Sie haben es richtig gesagt: Die Einnahmen müssen steigen. Am Ende Ihrer Rede sagen Sie dann aber, dass die Schuldenbremse richtig sei und Sie glücklich seien, dass die Schuldenbremse bleibt. Wenn es eine Landesregierung in diesem Land gibt, die beweist, wie falsch die Schuldenbremse ist, war es Ihre KeniaKoalition, die in den letzten Jahren viele Schulden aufgenommen hat - auch richtigerweise, nämlich um zu investieren und sich Dinge leisten zu können. Deshalb kann ich Sie nur noch einmal bitten, zu verstehen - wir als Linke müssen seit Sonntag viel lernen, vielleicht lernen Sie auch etwas dazu -: Die Schuldenbremse ist grundsätzlich falsch, das beweist auch dieser Haushalt. Wir brauchen einfach endlich mehr Einnahmen, mehr Geld, um die Aufgaben in diesem Land zu bewältigen. Das betrifft zum

Beispiel auch die Polizei, die Sie ja angesprochen haben. Dafür brauchen wir einfach deutlich mehr Einnahmen; darum geht es.
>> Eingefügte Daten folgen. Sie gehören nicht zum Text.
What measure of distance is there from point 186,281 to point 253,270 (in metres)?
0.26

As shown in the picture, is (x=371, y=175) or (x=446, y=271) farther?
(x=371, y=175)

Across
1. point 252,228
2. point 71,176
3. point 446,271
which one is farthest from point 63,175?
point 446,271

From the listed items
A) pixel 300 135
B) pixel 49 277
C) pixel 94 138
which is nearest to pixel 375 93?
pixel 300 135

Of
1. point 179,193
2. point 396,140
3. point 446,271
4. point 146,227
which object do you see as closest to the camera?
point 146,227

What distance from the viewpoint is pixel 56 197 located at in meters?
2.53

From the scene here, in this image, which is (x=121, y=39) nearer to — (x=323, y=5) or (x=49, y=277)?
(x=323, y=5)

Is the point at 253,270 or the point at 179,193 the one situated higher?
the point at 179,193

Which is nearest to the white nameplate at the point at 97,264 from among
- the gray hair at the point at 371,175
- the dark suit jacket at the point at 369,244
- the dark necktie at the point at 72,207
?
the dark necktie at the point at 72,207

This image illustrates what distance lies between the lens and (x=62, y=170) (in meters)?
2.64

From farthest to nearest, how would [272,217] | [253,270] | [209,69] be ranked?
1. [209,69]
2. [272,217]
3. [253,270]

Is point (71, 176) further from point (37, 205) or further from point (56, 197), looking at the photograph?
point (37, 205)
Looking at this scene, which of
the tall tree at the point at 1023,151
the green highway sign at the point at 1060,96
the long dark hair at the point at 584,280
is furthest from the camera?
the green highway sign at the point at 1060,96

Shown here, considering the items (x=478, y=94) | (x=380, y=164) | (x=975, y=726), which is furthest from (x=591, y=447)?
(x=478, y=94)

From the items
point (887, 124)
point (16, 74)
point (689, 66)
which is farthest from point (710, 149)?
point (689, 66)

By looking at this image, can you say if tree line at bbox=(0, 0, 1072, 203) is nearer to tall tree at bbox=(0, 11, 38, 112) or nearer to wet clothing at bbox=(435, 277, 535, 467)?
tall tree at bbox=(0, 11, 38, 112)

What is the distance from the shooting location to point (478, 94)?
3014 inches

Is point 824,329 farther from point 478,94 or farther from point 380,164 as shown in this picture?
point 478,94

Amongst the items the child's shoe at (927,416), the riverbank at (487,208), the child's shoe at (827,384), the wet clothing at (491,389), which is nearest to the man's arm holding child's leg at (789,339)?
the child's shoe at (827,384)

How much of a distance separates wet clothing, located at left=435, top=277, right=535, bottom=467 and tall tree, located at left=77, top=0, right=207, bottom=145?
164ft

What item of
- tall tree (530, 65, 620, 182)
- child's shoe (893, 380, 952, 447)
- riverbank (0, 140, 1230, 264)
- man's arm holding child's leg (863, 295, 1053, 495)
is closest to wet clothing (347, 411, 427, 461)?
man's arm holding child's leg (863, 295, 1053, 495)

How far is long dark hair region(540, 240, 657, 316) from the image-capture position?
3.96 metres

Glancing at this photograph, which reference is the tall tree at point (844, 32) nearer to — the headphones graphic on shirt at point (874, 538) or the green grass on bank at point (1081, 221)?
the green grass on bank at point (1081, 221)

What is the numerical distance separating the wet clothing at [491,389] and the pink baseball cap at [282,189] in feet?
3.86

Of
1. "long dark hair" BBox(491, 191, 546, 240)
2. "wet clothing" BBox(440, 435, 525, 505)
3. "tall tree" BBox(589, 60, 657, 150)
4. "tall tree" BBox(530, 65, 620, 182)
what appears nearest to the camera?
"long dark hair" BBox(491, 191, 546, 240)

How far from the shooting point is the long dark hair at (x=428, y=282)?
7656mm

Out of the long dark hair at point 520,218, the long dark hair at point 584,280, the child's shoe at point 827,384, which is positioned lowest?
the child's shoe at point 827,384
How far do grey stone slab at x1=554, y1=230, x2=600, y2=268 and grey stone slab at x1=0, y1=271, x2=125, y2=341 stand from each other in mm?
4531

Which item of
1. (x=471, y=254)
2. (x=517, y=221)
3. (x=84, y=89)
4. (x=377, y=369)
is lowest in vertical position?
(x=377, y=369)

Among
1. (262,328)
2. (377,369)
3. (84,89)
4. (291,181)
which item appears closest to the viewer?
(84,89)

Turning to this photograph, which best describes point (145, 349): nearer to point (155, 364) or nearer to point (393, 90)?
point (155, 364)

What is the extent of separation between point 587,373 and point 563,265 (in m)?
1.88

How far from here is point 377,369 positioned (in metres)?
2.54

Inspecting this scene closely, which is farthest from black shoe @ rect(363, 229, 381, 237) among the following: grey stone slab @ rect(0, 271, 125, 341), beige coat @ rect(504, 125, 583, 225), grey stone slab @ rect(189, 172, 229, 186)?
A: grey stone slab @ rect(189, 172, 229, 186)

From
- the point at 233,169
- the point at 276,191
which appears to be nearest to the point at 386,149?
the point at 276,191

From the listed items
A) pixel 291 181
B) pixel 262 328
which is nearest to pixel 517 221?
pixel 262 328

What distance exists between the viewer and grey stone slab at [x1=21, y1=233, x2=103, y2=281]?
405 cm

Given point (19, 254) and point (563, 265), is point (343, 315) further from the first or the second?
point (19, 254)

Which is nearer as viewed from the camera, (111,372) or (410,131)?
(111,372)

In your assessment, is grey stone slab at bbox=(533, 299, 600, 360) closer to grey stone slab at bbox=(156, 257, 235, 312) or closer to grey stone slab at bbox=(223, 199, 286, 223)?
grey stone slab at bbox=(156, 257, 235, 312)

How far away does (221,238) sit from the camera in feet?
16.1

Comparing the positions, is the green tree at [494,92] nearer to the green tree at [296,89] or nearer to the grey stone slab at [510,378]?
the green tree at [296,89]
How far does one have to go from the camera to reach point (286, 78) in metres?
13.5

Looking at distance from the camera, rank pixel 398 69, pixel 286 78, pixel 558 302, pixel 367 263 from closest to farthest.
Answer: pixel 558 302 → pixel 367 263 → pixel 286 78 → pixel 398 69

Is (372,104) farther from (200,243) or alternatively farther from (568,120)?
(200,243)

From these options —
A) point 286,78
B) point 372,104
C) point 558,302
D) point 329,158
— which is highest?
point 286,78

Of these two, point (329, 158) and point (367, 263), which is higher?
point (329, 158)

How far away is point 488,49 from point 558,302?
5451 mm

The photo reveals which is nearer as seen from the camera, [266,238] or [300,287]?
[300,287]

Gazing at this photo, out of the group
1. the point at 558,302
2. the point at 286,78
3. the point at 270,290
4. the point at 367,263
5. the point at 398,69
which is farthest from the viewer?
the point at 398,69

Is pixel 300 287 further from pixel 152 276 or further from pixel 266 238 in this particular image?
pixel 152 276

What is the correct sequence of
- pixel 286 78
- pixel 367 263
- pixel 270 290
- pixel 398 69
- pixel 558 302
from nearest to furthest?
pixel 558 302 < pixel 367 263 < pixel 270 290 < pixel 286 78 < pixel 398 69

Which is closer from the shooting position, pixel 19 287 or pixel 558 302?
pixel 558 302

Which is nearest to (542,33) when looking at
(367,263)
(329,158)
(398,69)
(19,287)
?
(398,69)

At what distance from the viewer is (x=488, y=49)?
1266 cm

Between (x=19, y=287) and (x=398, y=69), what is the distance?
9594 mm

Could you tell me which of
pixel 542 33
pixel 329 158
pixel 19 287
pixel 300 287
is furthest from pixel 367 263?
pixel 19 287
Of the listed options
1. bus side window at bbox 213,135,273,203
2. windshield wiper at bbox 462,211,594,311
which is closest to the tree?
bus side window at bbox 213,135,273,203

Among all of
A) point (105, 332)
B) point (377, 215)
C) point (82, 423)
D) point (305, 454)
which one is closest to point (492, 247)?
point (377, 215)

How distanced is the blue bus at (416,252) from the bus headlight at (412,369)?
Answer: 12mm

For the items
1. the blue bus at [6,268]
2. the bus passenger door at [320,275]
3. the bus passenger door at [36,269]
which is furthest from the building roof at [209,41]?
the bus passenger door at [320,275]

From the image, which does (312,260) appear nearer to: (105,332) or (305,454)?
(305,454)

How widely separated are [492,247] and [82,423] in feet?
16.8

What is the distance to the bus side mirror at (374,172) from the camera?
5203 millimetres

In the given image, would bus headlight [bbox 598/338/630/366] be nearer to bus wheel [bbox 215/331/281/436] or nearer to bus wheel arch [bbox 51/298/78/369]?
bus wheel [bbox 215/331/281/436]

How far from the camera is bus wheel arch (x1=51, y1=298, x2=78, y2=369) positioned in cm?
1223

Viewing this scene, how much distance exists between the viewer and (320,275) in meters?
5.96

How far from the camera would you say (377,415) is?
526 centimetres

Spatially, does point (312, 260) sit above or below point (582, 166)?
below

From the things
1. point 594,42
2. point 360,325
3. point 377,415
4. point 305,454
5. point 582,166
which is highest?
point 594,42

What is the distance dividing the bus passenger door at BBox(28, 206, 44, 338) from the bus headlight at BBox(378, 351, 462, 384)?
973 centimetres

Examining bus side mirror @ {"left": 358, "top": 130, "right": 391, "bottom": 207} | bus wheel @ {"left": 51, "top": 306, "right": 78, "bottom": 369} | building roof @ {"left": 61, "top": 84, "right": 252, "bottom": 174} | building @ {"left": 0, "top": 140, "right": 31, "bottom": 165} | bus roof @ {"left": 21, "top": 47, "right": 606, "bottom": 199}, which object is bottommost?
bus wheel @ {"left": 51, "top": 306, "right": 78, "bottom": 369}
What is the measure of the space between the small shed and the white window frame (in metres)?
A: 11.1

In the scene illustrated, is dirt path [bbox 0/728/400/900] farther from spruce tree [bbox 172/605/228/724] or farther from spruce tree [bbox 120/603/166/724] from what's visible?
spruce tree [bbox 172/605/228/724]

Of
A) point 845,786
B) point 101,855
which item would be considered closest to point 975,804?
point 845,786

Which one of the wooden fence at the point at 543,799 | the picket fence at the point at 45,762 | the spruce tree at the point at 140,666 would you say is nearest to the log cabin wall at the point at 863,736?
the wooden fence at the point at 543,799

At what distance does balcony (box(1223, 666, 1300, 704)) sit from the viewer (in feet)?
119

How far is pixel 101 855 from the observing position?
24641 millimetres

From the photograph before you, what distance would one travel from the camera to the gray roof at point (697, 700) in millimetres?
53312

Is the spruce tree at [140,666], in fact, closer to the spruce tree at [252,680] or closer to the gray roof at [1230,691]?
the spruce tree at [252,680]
Das Grundproblem - dabei bleibt es - ist: Sie bauen diesen Haushalt nach den Einsparvorgaben vom Finanzministerium und nicht nach den notwendigen Investitionen, nach dem Bedarf in diesem Land. Das ist das Problem! Das ist das Gegenteil …

Das Problem ist, Herr Abgeordneter, dass Ihre Redezeit abgelaufen ist.

Darf ich meinen Satz noch beenden, Frau Präsidentin? - Danke schön.

Das ist das Gegenteil von Wachstum und hat mit Krisenbewältigung nichts zu tun. - Vielen Dank.

Möchte Herr Dr. Redmann erwidern?

Herr Walter, Sie lassen mich da einigermaßen sprachlos zurück. Ich glaube, Sie sollten die verbleibenden Tage, bis der Kollege Görke in den Bundestag weiterzieht, nutzen, um sich von ihm ein paar Grundlagen erklären zu lassen. Das wäre für die künftigen Debatten hier auch zum Haushalt wirklich hilfreich.

Sie verwechseln, glaube ich, Rücklage und strukturelle Überschüsse. Eine Rücklage ist eine einmalige Angelegenheit, die Jahr für Jahr aufgezehrt wird, wenn man einen Haushalt mit strukturellem Defizit hinterlässt. Ich sage Ihnen ganz ehrlich: Mir wäre ein Haushalt, der kein strukturelles Defizit und keine Rücklage aufweist, viel lieber gewesen als einer, bei dem da so eine Zahl auf dem Girokonto liegt, wir aber wissen, dass Jahr für Jahr hunderte Millionen Euro Defizit davon bezahlt werden müssen. Wir sind nun einmal an dem Punkt, an dem die Rücklage auch durch das strukturelle Defizit, das Sie hinterlassen haben, aufgefressen wurde.

Dann ein zweiter Punkt: Sie reden hier von Einnahmen und schaffen es, im gleichen Satz zu sagen, wir müssten die Einnahmen erhöhen, indem wir Schulden aufnehmen. Besser kann man unseriöse Finanzpolitik nicht umschreiben. Schulden sind keine seriösen Einnahmen. Schulden sind Belastungen für die nächsten Generationen, für unsere Kinder - sie werden sie zurückzahlen müssen. Und wenn Sie hier so tun, als ob wir, weil wir heute so große Bedarfe haben, die Kinder belasten, ist das einfach unseriös, nicht generationengerecht und vor allen Dingen auch überhaupt nicht nachhaltig.

Meine Damen und Herren, ich bin sehr froh, dass diese Landesregierung den Maximen, die Sie hier gerade vorgestellt haben, nicht folgt.